::: 原文 :::
2.3 術前腸道準備和抗生素使用 傳統的腸道準備特別是機械性腸道準備(MBP)作為結直腸手術前腸道準備的規範已經在臨床上廣泛應用多年,但也因對圍手術期的影響受到了質疑,甚至在加速康復外科(ERAS)理念提出後被捨棄不用[26]。 WHO全球SSI預防指南指出單純機械性腸道準備MBP(無口服抗生素)不應出於降低SSI風險的目的用於選擇性結直腸手術的病人(推薦強度;強,證據質量等級:中等)。選擇性結直腸手術術前應口服抗生素結合MBP來降低SSI風險(推薦強度:條件性;證據質量等級:中等)。總體中等質量等級的證據表明,與單純MBP比較,術前口服抗生素結合MBP可降低SSI發生率,同時證據也表明干預組和對照組間吻合口漏發生率差異無統計學意義。該結果很重要,因如未進行MBP而吻合口漏的發生率增加則結論不同。未開展單獨口服抗生素不結合MBP效果的試驗調查。另有證據表明術前單純MBP較無MBP對減少SSI發生率無獲益,無MBP對減低SSI風險也無明顯獲益,有無MBP吻合口漏發生率差異無統計學意義。因此,專家組建議,單純MBP而無口服抗生素不應出於減少SSI的目的用於擇期結直腸手術病人。依據中等質量等級證據和已呈現的臨床效果,專家組推薦,除常規標準靜脈應用抗生素預防外,術前應口服抗生素結合MBP以降低SSI風險[27-31]。
參考依據中多數研究使用的導瀉劑為聚乙二醇和或磷酸鈉,不同試驗間使用劑量、應用時機和禁食的步驟不同,但強調結腸的不完全清潔較未進行腸道準備更成為問題。口服抗生素和靜脈預防抗生素的選擇不同,不贊成統一推薦,只需保證易於獲得並依據所在機構耐葯數據及手術量選用抗兼性革蘭陰性菌和厭氧菌的抗生素。由於MBP干預程度不同的潛在危害,如病人不適、電解質異常、麻醉與切除時潛在性嚴重脫水及食物與藥物使用的少見但嚴重併發症如急性磷酸腎病等,專家組建議可結合使用非可吸收抗生素,同時強調口服抗生素結合MBP僅用於術前準備,術後不應再繼續使用。同時該腸道準備不能與重症監護中吸入性肺炎的預防性選擇性消化道清潔混淆。WHO的全球SSI預防指南推薦不同於2014SHEA/IDSA指南原有結論,其因無合并MBP使SSI減少的相關研究證據,只是推薦結合使用腸外抗生素和口服抗生素降低結直腸手術SSI風險[24]。
:::
### 作答任務
請把原文中以「參考依據中多數研究」開頭的那一段改寫成條列形式,保留其主要事實。 作答時僅依據原文,不必參考其他內容。
::: 所附資料 :::
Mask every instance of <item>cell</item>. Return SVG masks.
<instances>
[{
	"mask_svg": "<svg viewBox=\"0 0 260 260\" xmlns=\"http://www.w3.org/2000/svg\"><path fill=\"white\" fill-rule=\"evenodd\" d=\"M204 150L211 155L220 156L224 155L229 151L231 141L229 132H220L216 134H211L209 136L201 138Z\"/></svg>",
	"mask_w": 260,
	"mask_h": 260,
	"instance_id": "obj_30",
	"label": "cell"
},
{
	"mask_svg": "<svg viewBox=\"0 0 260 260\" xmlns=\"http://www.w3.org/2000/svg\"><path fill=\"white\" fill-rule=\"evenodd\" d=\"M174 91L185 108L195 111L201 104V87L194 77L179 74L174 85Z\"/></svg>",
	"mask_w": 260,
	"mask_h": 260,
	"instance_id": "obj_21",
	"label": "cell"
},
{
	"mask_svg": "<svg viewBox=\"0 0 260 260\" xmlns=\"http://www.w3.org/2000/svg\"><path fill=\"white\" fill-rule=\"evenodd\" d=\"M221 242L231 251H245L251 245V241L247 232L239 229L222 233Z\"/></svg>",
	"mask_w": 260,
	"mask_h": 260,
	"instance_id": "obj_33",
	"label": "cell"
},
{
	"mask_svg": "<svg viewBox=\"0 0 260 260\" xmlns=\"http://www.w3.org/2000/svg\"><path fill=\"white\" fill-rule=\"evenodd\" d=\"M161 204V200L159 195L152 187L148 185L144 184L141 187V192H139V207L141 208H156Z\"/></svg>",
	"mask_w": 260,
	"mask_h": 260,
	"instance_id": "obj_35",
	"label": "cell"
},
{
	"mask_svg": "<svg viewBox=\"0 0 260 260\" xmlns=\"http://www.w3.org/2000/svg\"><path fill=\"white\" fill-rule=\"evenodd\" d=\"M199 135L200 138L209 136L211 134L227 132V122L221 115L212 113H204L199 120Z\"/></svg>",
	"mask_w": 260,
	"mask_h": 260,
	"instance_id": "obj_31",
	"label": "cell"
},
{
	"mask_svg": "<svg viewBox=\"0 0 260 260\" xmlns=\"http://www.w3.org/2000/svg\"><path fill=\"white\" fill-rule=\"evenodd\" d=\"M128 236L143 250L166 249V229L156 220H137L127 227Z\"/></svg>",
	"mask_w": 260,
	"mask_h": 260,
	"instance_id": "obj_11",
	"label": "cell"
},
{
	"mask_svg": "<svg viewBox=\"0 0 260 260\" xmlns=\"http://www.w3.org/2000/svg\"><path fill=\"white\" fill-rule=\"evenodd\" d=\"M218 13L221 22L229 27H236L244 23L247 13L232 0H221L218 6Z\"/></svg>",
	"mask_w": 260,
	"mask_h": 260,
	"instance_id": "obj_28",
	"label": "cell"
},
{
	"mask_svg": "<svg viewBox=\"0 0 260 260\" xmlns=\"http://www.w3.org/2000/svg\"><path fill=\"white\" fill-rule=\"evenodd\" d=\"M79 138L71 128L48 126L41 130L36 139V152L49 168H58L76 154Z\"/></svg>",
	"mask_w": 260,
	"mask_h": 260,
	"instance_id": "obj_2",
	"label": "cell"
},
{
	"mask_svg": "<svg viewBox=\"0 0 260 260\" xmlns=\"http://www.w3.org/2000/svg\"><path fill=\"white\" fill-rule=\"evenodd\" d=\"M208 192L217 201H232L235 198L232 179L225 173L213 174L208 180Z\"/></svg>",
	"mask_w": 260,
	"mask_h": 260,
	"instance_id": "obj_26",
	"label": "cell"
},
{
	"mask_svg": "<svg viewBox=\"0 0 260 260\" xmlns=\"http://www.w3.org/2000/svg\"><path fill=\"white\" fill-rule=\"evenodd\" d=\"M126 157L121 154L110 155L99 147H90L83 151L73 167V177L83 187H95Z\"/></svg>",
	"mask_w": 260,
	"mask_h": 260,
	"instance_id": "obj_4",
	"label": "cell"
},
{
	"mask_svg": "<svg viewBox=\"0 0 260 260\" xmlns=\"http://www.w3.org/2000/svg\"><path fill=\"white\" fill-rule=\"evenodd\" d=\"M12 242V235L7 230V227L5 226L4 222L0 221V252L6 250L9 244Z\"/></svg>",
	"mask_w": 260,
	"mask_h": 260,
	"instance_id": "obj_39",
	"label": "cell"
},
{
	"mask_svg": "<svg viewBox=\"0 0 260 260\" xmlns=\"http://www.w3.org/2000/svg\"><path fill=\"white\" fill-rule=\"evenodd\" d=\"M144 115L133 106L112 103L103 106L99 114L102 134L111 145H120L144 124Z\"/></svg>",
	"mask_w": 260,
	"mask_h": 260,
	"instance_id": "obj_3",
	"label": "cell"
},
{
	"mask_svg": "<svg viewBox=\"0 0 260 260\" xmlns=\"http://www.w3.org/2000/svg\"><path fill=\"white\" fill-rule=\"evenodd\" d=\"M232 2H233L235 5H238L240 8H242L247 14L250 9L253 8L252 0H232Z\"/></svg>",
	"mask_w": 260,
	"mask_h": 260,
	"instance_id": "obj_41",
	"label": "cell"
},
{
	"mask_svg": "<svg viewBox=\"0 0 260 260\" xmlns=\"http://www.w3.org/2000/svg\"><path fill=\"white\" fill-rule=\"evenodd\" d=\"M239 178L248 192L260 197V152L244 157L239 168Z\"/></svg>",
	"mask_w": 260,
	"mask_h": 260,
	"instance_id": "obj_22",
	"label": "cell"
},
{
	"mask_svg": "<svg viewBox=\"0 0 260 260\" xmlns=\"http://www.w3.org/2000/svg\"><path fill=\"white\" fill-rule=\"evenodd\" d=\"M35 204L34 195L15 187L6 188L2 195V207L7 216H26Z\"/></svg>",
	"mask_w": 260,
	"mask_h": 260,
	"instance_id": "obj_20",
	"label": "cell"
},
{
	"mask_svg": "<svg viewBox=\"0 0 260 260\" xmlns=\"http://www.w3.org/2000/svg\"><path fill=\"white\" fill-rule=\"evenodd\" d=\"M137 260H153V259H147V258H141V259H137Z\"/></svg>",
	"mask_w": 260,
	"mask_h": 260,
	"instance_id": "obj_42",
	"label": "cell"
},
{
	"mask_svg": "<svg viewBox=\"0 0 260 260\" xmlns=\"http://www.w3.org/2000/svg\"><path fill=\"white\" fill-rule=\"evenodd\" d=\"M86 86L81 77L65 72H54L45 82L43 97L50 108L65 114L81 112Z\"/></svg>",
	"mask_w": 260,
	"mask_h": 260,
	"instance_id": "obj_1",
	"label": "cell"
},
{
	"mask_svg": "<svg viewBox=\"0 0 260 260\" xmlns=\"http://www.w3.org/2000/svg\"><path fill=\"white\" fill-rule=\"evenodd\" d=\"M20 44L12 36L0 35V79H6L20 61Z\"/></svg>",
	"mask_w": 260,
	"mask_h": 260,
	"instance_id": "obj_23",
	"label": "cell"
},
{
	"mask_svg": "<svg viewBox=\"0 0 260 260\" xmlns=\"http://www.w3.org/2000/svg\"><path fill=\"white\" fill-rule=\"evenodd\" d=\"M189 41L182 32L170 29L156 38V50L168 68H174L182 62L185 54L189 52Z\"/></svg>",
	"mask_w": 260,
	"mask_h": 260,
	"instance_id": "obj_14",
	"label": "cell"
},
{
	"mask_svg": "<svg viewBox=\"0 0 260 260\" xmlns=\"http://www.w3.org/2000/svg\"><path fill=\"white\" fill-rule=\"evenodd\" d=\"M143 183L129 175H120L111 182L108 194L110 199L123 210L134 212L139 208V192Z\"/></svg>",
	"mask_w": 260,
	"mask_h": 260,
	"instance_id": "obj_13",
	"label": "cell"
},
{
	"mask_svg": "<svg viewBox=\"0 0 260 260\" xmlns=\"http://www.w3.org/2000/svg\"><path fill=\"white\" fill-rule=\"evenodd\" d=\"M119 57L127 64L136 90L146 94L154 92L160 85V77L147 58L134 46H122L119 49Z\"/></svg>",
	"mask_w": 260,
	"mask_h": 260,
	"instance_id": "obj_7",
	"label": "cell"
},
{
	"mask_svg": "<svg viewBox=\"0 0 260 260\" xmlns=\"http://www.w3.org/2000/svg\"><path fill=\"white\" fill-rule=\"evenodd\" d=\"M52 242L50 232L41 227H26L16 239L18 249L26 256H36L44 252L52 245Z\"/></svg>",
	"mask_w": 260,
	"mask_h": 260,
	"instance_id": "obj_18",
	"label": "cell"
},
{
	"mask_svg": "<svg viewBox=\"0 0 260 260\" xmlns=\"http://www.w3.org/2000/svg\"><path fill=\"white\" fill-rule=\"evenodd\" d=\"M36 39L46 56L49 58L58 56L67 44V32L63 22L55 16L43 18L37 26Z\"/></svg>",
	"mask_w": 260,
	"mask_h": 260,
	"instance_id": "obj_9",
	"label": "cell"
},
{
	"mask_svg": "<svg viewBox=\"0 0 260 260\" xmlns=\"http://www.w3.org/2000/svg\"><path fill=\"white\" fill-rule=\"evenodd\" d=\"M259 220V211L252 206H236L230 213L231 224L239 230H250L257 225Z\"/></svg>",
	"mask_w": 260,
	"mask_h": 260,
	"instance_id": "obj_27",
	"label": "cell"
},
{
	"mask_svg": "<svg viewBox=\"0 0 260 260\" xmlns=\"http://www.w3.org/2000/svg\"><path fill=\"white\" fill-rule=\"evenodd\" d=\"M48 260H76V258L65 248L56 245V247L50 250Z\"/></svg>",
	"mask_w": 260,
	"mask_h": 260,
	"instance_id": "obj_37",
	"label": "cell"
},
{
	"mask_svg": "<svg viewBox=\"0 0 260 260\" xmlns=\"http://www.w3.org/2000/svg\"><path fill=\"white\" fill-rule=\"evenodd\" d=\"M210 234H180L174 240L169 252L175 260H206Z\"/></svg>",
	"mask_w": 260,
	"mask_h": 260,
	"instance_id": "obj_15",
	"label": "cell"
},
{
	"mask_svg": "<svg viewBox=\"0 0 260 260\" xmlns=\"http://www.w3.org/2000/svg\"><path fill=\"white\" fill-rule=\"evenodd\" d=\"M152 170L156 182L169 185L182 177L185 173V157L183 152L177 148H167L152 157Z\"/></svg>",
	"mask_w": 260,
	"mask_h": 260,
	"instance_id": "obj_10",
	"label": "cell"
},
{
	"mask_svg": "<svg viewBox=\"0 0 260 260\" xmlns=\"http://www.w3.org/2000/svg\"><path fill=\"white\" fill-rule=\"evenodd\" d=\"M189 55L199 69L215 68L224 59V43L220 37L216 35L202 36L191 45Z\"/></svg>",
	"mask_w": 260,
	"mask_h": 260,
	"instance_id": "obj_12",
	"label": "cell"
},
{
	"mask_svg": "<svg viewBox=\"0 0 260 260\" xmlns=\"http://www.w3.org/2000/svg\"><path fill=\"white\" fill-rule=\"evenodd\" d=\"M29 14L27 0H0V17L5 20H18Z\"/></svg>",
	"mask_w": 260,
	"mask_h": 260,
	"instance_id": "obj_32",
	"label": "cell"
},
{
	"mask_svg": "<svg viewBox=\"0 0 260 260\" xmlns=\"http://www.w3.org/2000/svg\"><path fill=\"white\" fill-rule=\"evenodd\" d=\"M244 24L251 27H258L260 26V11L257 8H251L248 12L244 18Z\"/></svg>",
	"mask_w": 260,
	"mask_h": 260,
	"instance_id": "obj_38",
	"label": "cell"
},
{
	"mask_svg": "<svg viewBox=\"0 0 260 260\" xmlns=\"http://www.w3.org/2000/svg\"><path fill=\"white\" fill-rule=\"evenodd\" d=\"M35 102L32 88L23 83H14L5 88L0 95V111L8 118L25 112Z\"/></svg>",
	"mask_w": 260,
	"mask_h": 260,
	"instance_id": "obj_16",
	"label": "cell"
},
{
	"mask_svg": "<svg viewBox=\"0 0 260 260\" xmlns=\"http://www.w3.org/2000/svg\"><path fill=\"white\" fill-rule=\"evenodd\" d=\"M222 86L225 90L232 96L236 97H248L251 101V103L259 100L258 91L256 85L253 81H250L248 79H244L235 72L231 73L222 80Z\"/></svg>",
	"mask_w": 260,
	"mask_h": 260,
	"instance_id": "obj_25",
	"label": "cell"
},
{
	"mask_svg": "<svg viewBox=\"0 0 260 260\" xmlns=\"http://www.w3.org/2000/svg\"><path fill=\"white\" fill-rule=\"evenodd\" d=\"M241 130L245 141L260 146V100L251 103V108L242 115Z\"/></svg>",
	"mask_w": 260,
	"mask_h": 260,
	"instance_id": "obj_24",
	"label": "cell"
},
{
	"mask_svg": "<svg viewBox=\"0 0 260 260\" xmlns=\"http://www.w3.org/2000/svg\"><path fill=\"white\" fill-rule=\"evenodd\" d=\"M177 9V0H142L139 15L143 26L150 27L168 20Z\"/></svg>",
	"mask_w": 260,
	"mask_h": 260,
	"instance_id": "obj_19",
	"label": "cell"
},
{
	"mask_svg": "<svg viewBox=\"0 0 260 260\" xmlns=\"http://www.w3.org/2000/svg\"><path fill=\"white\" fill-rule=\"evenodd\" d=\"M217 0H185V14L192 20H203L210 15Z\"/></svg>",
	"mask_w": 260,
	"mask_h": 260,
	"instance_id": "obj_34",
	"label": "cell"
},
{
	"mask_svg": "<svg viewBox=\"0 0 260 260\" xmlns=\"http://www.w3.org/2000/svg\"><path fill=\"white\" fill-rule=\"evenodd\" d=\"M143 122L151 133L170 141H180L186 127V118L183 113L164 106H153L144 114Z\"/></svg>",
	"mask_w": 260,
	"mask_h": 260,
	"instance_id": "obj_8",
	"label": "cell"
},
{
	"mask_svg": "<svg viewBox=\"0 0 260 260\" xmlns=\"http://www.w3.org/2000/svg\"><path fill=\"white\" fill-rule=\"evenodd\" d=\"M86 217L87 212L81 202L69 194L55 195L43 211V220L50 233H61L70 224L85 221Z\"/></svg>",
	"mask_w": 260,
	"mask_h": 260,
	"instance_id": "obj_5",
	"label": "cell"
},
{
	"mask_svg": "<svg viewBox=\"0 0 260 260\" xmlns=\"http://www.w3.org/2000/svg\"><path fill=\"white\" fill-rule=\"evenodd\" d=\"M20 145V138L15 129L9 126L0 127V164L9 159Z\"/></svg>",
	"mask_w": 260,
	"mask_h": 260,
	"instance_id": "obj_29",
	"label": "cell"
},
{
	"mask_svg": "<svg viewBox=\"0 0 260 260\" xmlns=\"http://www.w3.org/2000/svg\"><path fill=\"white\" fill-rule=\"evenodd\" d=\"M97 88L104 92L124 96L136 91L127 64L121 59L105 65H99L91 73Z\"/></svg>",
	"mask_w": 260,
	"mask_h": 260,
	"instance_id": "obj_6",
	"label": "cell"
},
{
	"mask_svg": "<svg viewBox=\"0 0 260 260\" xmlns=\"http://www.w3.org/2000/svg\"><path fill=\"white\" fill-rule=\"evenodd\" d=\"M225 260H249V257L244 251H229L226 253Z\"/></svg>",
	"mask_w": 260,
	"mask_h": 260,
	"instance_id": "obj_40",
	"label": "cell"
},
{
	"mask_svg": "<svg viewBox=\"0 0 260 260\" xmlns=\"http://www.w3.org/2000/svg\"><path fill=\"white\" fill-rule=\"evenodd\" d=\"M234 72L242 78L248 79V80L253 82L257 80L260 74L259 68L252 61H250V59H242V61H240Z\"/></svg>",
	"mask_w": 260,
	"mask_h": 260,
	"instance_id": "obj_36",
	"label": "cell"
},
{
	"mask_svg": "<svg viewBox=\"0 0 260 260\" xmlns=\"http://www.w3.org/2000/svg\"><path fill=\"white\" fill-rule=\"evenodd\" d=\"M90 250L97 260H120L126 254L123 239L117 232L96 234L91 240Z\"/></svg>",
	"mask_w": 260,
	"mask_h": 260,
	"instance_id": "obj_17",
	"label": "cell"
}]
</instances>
:::
### 任務結果
- 導瀉劑:多數研究使用聚乙二醇和/或磷酸鈉。各試驗的劑量、應用時機和禁食步驟不同。結腸不完全清潔比未做腸道準備更成問題。
- 抗生素選擇:口服與靜脈預防抗生素的選擇不同,不贊成統一推薦。所選抗生素只需易於獲得,並依所在機構的耐藥數據及手術量,選用抗兼性革蘭陰性菌和厭氧菌的品種。
- MBP潛在危害:包括病人不適、電解質異常,以及麻醉與切除時潛在的嚴重脫水。另有少見但嚴重的併發症,如急性磷酸腎病。
- 專家組建議:可結合使用非可吸收抗生素。
- 使用時限:口服抗生素結合MBP僅用於術前準備,術後不應繼續使用。
- 概念區分:此腸道準備不可與重症監護中預防吸入性肺炎的選擇性消化道清潔混淆。
- 與其他指南比較:WHO的推薦不同於2014 SHEA/IDSA指南的原有結論。後者因缺乏合併MBP減少SSI的研究證據,只推薦結合使用腸外抗生素和口服抗生素,以降低結直腸手術的SSI風險。